II. Suppression of Evidence

Appellant argues that the evidence her driver's license was revoked must be suppressed on the ground that it was the fruit of an illegal seizure. See State v. Hardy, 577 N.W.2d 212, 217 (Minn. 1998) (stating evidence obtained as result of illegal seizure must be suppressed). But we have determined that the seizure here was not illegal.

Alternatively, appellant argues that the evidence her driver's license was revoked must be suppressed on the ground that when the suspicion justifying the stop was dispelled, Officer Kasat's subsequent request for her driver's license was unreasonable, citing State v. Hickman, 491 N.W.2d 673, 675 (Minn. App. 1992), review denied (Minn. Dec. 15, 1992).

In Hickman, an officer stopped a car because he suspected it was not registered. Id. at 674. Upon approaching the vehicle, however, the officer confirmed there was a valid temporary permit in the rear window. Id. Nevertheless, the officer asked the driver to see his license. Id. After the driver admitted that he did not have a valid driver's license, the officer charged him with driving after revocation. Id. Affirming the suppression of evidence of the revoked license, this court concluded that the officer's subsequent request for a driver's license was unlawful because his "suspicions * * * had been dispelled before he approached the driver." Id. at 675 (footnote omitted).

Here, the very manner by which appellant dispelled Officer Kasat's suspicion she was violating the curfew ordinance created an articulable and reasonable suspicion that she was unlicensed. See id. (stating that officer must have articulable and reasonable suspicion that motorist is unlicensed, that vehicle is not registered, or that criminal activity is occurring before asking for driver's license). While appellant's state identification card showed she was of age, Officer Kasat testified that he then suspected appellant did not have a valid driver's license because she failed to produce one when asked. Because the officer had an articulable and reasonable suspicion that appellant did not have a valid license, the district court did not err in denying appellant's motion to suppress evidence that her driver's license was revoked.


[*] Retired judge of the district court, serving as judge of the Minnesota Court of Appeals pursuant to Minn. Const. art. VI, § 10.

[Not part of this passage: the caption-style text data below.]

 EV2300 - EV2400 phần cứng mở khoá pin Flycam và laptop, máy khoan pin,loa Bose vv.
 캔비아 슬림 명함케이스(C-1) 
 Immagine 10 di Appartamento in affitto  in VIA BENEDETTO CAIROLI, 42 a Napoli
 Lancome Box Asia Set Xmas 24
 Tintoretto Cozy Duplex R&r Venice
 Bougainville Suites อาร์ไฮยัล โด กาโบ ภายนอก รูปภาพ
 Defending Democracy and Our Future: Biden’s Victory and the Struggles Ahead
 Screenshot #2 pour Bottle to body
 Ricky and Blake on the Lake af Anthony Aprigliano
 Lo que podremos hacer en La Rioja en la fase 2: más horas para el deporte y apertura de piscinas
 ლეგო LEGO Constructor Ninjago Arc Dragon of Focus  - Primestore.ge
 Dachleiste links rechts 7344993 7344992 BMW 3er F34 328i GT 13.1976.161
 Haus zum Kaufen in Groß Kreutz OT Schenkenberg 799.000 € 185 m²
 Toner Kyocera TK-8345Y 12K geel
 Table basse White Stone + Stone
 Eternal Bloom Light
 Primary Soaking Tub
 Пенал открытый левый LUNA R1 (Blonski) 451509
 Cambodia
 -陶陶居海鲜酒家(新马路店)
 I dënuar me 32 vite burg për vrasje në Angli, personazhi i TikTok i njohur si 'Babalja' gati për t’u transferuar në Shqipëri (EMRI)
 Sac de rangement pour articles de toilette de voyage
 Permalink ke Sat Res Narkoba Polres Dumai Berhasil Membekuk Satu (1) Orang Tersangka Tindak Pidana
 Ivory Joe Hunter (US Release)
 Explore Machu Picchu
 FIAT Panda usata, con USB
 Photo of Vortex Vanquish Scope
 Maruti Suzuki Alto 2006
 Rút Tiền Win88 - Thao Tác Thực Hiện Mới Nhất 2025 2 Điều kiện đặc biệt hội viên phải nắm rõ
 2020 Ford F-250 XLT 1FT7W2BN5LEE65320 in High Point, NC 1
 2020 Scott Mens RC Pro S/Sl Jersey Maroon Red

[1] There is some question whether the motion to suppress is subject to review because appellant pleaded guilty. See State v. Ford, 397 N.W.2d 875, 878 (Minn. 1986) (stating that guilty plea generally waives "all non-jurisdictional defects arising prior to the entry of the plea") (citation omitted). But appellant tried to preserve her right to appeal the order denying her motion, and we will review the substance of her appeal. See id. (accepting review of appeal from order denying motion to dismiss even though defendant pleaded guilty).